───── TEXT
The Paradox of Integration

Take a jog through Hasenheide, a park nestled between the Neukölln, Kreuzberg and Tempelhof districts, and you’ll find yourself slaloming through the myriad drug dealers, most of them of African descent. The Tunisian Anis Amri was one of those Berlin dealers. At one point, he was arrested for such activity, but later released. The security authorities continued monitoring him, taking a wait-and-see approach. But they waited too long: On Dec. 19, 2016, he plowed a semi-truck into the Christmas market next to Berlin’s Kaiser Wilhelm Memorial Church and killed 12 people.

Those who sell drugs day after day, night after night to partiers and hipsters, those who are released over and over again despite repeated run-ins with the police, can be forgiven for concluding that they have ended up in a rather decadent society, a den of sin, a lawless quagmire.

It is an erroneous conclusion, though widespread — on both the right-wing periphery of the political spectrum and among the secret fellow-travelers of global terrorism.

But perhaps the opposite is true. Sociologist Aladin El-Mafaalani believes conflicts are often a sign not of the failure of a multicultural society, but of its success. “Successful integration increases the potential for conflict,” he writes in his book “The Integration Paradox.” And he asks: “Why do people think that now, suddenly, things are supposed to be harmonious?”

El-Mafaalani, who works in the North Rhine-Westphalian Ministry for Children, the Family, Refugees and Integration, believes ongoing conflicts should be viewed as the basis for a new collective consciousness. But what should be done when values and moral concepts collide?

He believes the best approach is to foster a culture of debate, but says the goal should not be an anything-goes attitude. “If everything is equally valid, then people become indifferent,” he says. For decades, though, he adds, Germany avoided engaging in serious discussion about how to deal with the country’s history of immigration.

“A lack of language courses, no work permits, the threat of being deported every six months, no enforcement of mandatory schooling and catastrophic housing conditions: Those aren’t just problems that migrants faced for the first five or 10 years. It is still the reality for many Lebanese who arrived in the 1980s,” says El-Mafaalani “The fact that we have a problem with organized crime today doesn’t just come out of nowhere. It’s the legacy of past mistakes.”
──────────
───── DATASET RECORDS
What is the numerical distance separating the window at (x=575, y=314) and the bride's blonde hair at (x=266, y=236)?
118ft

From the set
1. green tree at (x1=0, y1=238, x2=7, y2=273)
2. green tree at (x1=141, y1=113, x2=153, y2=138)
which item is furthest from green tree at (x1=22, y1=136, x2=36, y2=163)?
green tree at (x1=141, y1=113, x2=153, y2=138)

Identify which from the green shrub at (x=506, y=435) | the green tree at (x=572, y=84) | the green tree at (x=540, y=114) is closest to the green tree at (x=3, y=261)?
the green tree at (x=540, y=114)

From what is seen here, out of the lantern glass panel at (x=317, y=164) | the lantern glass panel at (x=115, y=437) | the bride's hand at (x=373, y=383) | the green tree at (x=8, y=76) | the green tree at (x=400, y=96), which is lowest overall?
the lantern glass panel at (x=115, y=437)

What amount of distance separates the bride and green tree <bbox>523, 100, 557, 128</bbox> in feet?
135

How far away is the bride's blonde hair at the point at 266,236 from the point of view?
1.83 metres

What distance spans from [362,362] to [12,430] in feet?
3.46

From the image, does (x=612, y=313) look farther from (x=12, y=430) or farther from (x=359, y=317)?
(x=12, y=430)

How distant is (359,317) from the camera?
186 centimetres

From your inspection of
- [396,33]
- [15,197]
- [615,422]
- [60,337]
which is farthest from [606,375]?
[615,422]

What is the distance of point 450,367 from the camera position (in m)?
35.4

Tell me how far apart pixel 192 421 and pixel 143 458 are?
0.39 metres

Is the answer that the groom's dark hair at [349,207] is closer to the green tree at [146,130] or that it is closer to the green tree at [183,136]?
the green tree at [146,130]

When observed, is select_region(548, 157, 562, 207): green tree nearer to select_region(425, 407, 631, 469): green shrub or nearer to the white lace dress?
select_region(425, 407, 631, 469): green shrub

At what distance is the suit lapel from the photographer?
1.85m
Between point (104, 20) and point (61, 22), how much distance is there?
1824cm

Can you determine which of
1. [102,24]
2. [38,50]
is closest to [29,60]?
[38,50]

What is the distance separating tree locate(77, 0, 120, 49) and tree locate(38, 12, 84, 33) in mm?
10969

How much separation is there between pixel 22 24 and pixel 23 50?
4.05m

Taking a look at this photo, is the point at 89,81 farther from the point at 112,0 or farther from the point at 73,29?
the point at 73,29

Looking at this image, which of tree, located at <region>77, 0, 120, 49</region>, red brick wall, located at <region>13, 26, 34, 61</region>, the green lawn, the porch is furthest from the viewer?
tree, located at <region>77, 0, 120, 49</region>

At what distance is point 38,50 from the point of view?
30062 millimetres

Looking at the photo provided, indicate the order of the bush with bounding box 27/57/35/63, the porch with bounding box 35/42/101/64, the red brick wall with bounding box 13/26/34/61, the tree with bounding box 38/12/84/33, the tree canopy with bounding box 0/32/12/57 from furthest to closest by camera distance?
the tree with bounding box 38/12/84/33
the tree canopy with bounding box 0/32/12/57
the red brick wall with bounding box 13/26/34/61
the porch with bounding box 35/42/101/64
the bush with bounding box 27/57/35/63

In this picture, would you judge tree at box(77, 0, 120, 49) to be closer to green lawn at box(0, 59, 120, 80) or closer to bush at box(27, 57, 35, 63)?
──────────
WHAT TO WORK ON
1. Reproduce, from the text on integration, the stretch from "The Paradox of" through "killed 12 people.".
2. In the final paragraph of the text on integration, El-Mafaalani gives a list of problems that migrants faced. Name each problem he lists.

FINAL RESULTS
1.
The Paradox of Integration

Take a jog through Hasenheide, a park nestled between the Neukölln, Kreuzberg and Tempelhof districts, and you’ll find yourself slaloming through the myriad drug dealers, most of them of African descent. The Tunisian Anis Amri was one of those Berlin dealers. At one point, he was arrested for such activity, but later released. The security authorities continued monitoring him, taking a wait-and-see approach. But they waited too long: On Dec. 19, 2016, he plowed a semi-truck into the Christmas market next to Berlin’s Kaiser Wilhelm Memorial Church and killed 12 people.

2.
- A lack of language courses
- No work permits
- The threat of being deported every six months
- No enforcement of mandatory schooling
- Catastrophic housing conditions